This is my first time posting a discussion topic, so bear with me! I noticed on some of the reviews that a lot of people wondered what "the point" of the book was, or the overall theme. So I just thought I would share what I thought it was and was hoping other folks would do the same.
From what I could gather, Ed Tom Bell is thinking of retiring, due in part by the violent nature of the recent crime wave, thinking that times are so much "worse" now than they ever were (which is interesting seeing as the story is set in 1980). However, when he talks to his uncle, another retired sheriff, he is told a story of another particularly violent crime that happened decades ago. So I guess, the "point" is, things always have been "as bad" or "as violent" as they ever were, but by the time you realize that you're too old to really do anything about it... hence there's "no country for old men".

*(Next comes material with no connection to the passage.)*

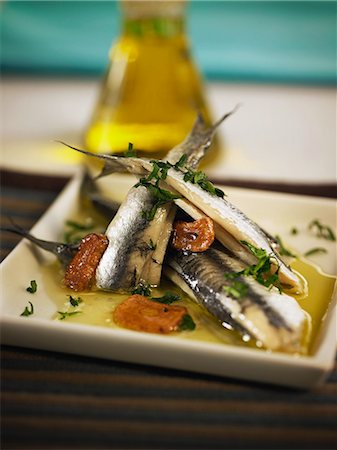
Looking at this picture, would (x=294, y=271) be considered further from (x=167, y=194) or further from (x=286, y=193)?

Facebook-gebruiker about 1 year ago -
Why it's better than the film (SPOILERS)
(SPOILERS)
I saw the movie before reading the book and was amazed to find a crucial piece of narrative missing in the movie. We're told in the book that Moss was shot at the motel after he puts down his gun in an effort to save the girl. This is a noble and heroic death in a sense -- completely unlike what happens in the film (we get only an outside perspective and never really know how it went down). I thought the film was overrated and so I was curious about this exact point, only to discover that the book did explain more of what happened -- I wish this had been included (as well as the hitch hiking teen scenes) in the film!